▸ **Passage shown**:
┄┄┄┄┄┄┄┄┄┄

Async Python for API Calls: asyncio and httpx vs requests
Suppose you need to call an API fifty times. Maybe it is the weather for fifty cities, or profile data for fifty user IDs. You reach for requests, write a loop, and watch it crawl. Each call waits for the previous one to come back before the next one starts, so the total time is the sum of all fifty round trips.
Here is the thing worth noticing: almost none of that time is your program doing work. It is your program waiting on the network. The request goes out, and Python sits idle until the response arrives. Multiply that idle stretch by fifty and you have a script that takes far longer than it should.
This post shows how to overlap that waiting. You will see why requests runs one call at a time, how asyncio and httpx let a batch of calls wait together, and -- just as important -- when the extra complexity of async is not worth it.
Why requests is synchronous
The requests library is synchronous, which means it blocks. When you call requests.get(url), that line does not return until the full response has come back. Nothing else in your program runs while it waits. For a single call this is exactly what you want, because the next line genuinely needs the result.
The trouble starts when you have many calls. Put them in a loop and each one blocks until it finishes, so they run strictly one after another.
import requests
urls = [f"https://api.example.com/city/{name}" for name in cities]
results = []
for url in urls:
response = requests.get(url, timeout=10)
results.append(response.json())If each call takes about half a second, fifty of them take about twenty-five seconds, because the total is the sum of every wait. The CPU is mostly idle the whole time. That idle waiting is exactly the slack async is designed to reclaim.
Enter httpx
The tool we will use is httpx, a modern HTTP client whose interface is deliberately close to requests. If you know one, you mostly know the other. The difference that matters here is that httpx also supports async, which requests does not.
Install it with pip install httpx. Used synchronously, it looks almost identical to the code you already write, so httpx.get(url) behaves much like requests.get(url).
import httpx
response = httpx.get("https://api.example.com/data", timeout=10)
print(response.json())On its own this buys you nothing over requests. The payoff comes from the async client, and to use that we need a little asyncio.
Just enough asyncio
You do not need a full tour of async Python to make concurrent API calls. Three pieces carry most of the weight.
async defdefines a coroutine: a function that can pause partway through and hand control back rather than running start to finish in one go.awaitis where it pauses. When a coroutine awaits something slow, like a network response, it yields control so other coroutines can run while it waits.asyncio.run(main())starts the event loop, the scheduler that runs your coroutines and switches between them whenever one is waiting.
The mental model is simple. While one call is parked on await waiting for bytes from the network, the event loop is free to start or resume another. That overlap is the entire trick.
Making calls concurrently
Now the payoff. We open an httpx.AsyncClient, launch every request without awaiting them one at a time, and then await them together with asyncio.gather.
import asyncio
import httpx
urls = [f"https://api.example.com/city/{name}" for name in cities]
async def main():
async with httpx.AsyncClient(timeout=10) as client:
responses = await asyncio.gather(*[client.get(u) for u in urls])

┄┄┄┄┄┄┄┄┄┄

▸ **Dataset excerpts**:
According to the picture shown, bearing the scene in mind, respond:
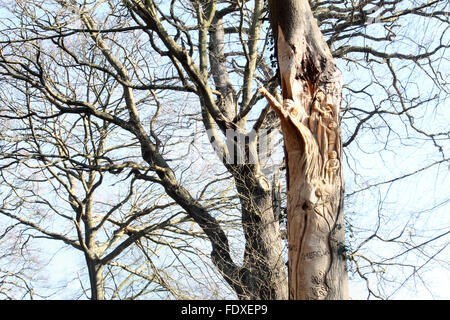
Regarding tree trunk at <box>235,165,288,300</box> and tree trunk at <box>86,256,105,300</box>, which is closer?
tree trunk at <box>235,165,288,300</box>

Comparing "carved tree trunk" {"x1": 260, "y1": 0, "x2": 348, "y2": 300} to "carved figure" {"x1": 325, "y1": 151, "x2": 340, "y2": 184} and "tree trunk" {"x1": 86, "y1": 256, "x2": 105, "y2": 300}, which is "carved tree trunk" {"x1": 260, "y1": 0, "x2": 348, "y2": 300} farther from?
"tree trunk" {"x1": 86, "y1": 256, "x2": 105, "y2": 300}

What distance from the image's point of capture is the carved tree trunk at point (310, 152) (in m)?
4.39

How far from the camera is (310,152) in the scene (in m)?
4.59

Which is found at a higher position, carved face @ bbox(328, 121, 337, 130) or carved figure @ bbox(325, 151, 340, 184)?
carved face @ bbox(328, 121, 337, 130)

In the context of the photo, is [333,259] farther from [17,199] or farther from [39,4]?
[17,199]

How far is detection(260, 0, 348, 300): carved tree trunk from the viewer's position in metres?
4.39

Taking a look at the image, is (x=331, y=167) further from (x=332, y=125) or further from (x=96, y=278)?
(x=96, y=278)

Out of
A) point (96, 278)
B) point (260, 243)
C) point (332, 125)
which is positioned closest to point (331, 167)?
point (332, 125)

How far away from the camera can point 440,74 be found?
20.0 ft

┄┄┄┄┄┄┄┄┄┄

In the post on async Python for API calls, how long do fifty synchronous requests take if each call takes about half a second?

▸ **Result of this exercise**: About twenty-five seconds.